● **Input records**:

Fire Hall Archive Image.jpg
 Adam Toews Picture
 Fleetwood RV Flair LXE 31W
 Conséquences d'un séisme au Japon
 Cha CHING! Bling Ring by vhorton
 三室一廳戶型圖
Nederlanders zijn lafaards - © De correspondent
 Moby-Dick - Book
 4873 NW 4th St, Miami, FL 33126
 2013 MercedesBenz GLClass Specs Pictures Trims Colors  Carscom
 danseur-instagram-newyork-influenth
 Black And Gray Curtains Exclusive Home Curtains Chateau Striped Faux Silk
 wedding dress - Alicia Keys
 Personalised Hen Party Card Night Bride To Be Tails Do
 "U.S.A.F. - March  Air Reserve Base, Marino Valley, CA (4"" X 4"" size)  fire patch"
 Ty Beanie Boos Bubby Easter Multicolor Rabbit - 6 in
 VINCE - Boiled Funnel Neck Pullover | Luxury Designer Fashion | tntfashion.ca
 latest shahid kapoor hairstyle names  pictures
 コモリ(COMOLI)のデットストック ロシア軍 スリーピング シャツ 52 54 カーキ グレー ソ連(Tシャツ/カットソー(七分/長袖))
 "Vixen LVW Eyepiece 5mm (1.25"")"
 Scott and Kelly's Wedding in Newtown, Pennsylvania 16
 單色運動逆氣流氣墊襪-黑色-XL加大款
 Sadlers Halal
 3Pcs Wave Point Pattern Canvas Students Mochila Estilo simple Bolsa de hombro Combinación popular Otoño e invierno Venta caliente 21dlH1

● **The task**:
Give back precisely the lines above that start at the line containing "コモリ(COMOLI)のデットストック ロシア軍 スリーピング" and end at the line containing "Sadlers Halal", inclusive. No other lines belong in the output.

● **Response to the task**:
 コモリ(COMOLI)のデットストック ロシア軍 スリーピング シャツ 52 54 カーキ グレー ソ連(Tシャツ/カットソー(七分/長袖))
 "Vixen LVW Eyepiece 5mm (1.25"")"
 Scott and Kelly's Wedding in Newtown, Pennsylvania 16
 單色運動逆氣流氣墊襪-黑色-XL加大款
 Sadlers Halal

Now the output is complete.